Count the lines in the listing below that contain the string "rule", with case counting, and give only the number.

(Data excerpts)

+ + +

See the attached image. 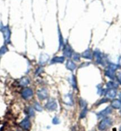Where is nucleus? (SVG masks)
<instances>
[{
  "instance_id": "obj_1",
  "label": "nucleus",
  "mask_w": 121,
  "mask_h": 131,
  "mask_svg": "<svg viewBox=\"0 0 121 131\" xmlns=\"http://www.w3.org/2000/svg\"><path fill=\"white\" fill-rule=\"evenodd\" d=\"M0 31L3 33L4 42L6 44H8L10 43L11 39V30L8 26H3V24H0Z\"/></svg>"
},
{
  "instance_id": "obj_2",
  "label": "nucleus",
  "mask_w": 121,
  "mask_h": 131,
  "mask_svg": "<svg viewBox=\"0 0 121 131\" xmlns=\"http://www.w3.org/2000/svg\"><path fill=\"white\" fill-rule=\"evenodd\" d=\"M112 124V121L110 117H106L100 122L98 126V129L101 131L106 130Z\"/></svg>"
},
{
  "instance_id": "obj_3",
  "label": "nucleus",
  "mask_w": 121,
  "mask_h": 131,
  "mask_svg": "<svg viewBox=\"0 0 121 131\" xmlns=\"http://www.w3.org/2000/svg\"><path fill=\"white\" fill-rule=\"evenodd\" d=\"M57 103L56 101L53 99H49L47 103L46 104L45 107L47 108L48 110H50V111H53L55 110L57 108Z\"/></svg>"
},
{
  "instance_id": "obj_4",
  "label": "nucleus",
  "mask_w": 121,
  "mask_h": 131,
  "mask_svg": "<svg viewBox=\"0 0 121 131\" xmlns=\"http://www.w3.org/2000/svg\"><path fill=\"white\" fill-rule=\"evenodd\" d=\"M20 126L24 130H29L31 128V123L28 117H26L20 123Z\"/></svg>"
},
{
  "instance_id": "obj_5",
  "label": "nucleus",
  "mask_w": 121,
  "mask_h": 131,
  "mask_svg": "<svg viewBox=\"0 0 121 131\" xmlns=\"http://www.w3.org/2000/svg\"><path fill=\"white\" fill-rule=\"evenodd\" d=\"M37 95H38L39 99H40V100H45L48 97V92L47 89H42L39 90L38 92H37Z\"/></svg>"
},
{
  "instance_id": "obj_6",
  "label": "nucleus",
  "mask_w": 121,
  "mask_h": 131,
  "mask_svg": "<svg viewBox=\"0 0 121 131\" xmlns=\"http://www.w3.org/2000/svg\"><path fill=\"white\" fill-rule=\"evenodd\" d=\"M63 53H64V55L65 57L70 58L72 56V53H73L72 49L68 43H67V44H65L64 49H63Z\"/></svg>"
},
{
  "instance_id": "obj_7",
  "label": "nucleus",
  "mask_w": 121,
  "mask_h": 131,
  "mask_svg": "<svg viewBox=\"0 0 121 131\" xmlns=\"http://www.w3.org/2000/svg\"><path fill=\"white\" fill-rule=\"evenodd\" d=\"M112 108L109 106V107H107L105 109H104L103 110H102V111H100V112H98L97 116L98 119H100V118H102V117L106 116L107 115L111 114L112 113Z\"/></svg>"
},
{
  "instance_id": "obj_8",
  "label": "nucleus",
  "mask_w": 121,
  "mask_h": 131,
  "mask_svg": "<svg viewBox=\"0 0 121 131\" xmlns=\"http://www.w3.org/2000/svg\"><path fill=\"white\" fill-rule=\"evenodd\" d=\"M93 57L96 60V62L98 64H102L103 63V56H102V53L100 52L98 50H95L93 53Z\"/></svg>"
},
{
  "instance_id": "obj_9",
  "label": "nucleus",
  "mask_w": 121,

+ + +

__EXPECTED OUTPUT__:
8